Upload | QBank | HTML5

It is hard to upload files over the web! Specifically it is hard to upload many and/or large files. The main problems lies in the limited resources of time and space, but we also have to handle browser differences and make the process easy for the user.


We use PHP as our back-end and one thing that every programmer who uses PHP soon learns is that every process is time limited. The limit is usually in the range of 20-60 seconds. When that limit is up, the execution is shut down, no matter what. This means that we have to complete the upload within the allotted time or we are left with an incomplete file, usually thrown away, and the user is shown an error. The time limit is a setting and can be extended, but there is of course a downside, a longer time limit makes the server more sensitive to errors. The time limit exists to restart processes that somehow are stuck and not doing any good. The reasoning is that by using a relative short time limit the server will never be unresponsive for a long time as stuck processes are restarted quickly.

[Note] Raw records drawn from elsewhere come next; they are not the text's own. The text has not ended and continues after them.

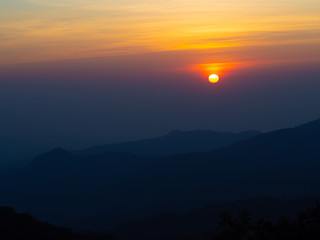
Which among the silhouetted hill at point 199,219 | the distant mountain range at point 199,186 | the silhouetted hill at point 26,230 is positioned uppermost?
the distant mountain range at point 199,186

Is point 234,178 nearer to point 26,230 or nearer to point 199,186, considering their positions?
point 199,186

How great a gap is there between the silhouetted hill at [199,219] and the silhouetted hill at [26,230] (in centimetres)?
3099

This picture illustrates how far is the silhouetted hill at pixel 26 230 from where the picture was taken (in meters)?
65.2

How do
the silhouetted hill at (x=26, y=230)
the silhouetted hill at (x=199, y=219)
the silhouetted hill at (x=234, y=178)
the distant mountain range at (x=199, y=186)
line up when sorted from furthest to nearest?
the silhouetted hill at (x=234, y=178) → the distant mountain range at (x=199, y=186) → the silhouetted hill at (x=199, y=219) → the silhouetted hill at (x=26, y=230)

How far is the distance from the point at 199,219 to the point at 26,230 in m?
49.3

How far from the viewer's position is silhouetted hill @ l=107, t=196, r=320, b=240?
325 feet

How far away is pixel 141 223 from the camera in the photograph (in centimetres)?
11000

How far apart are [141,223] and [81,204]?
72.2m

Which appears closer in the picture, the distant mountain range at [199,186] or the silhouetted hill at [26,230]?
the silhouetted hill at [26,230]

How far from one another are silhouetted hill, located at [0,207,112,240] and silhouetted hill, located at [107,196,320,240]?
102 ft

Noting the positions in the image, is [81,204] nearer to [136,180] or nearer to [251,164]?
[136,180]

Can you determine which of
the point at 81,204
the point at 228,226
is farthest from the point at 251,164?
the point at 228,226

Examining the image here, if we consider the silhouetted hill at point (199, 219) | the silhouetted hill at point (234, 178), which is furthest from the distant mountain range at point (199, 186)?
the silhouetted hill at point (199, 219)

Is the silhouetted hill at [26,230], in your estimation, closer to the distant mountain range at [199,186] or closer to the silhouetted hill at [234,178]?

The solution is to keep processing of the uploaded file to a minimum and offload heavy work onto processes specifically designed for it. We make sure to only upload in short bursts and just store the file before returning. This way we keep the the probability that we would ever hit the time limit very low. When an upload is complete messages are sent out to the processes which does the time consuming work. These processes are not time limited and are not exposed to the user, which means that if they get stuck for a longer time it is not a big deal.


Files occupy space, whether it is in memory or storage. When a process is receiving a file during upload, the file resides in the process memory. Until recently the maximum allowed upload size for a PHP process was 2GB regardless of how much memory was available. A large file also takes a long time to transfer which may cause troubles described previously. Our solution is to use a technique known as chunking which means that we only send a small part of the file at a time, minimizing its space requirement. We then reassemble the pieces on the server and once they are all transferred we store the complete original file. Typically this is only done if the file being transferred is larger then a certain threshold as small files would be less then one "chunk" anyway.


All browsers are different and all implement the standards differently. While competition is great for technical progress, it can be a nightmare to flatten out the bumps to ensure that our code is run the same. To maximise the abilities we like to utilize HTML5, but being such a new technology not all browsers have implemented all the APIs. Some browsers are more behind then others and some are harder to keep updated as well, *cough* Internet Explorer *cough*.

This meant that we have to use fallbacks so that those stuck with older browsers are not left behind. We do this by using libraries that emulate the behaviour should it have implemented the standard fully, effectively filling in the gaps. These libraries are commonly known as polyfills. By using the polyfills we fully support IE9+.

User experience

When the user uploads many and/or large files, he/she is usually left to wait for the upload to finish before resuming work. This is not ideal as it breaks the workflow. QBank 3 allows the user to continue working by letting the user index the files currently uploading. It is also possible to hide the dialog and let the upload finish in the background. The interface is nicely presented with large and easily understood progress bars displaying the status.

We believe that we have created one of the best uploading experiences out there, and if there is a need to automate the uploading there are transfer agents.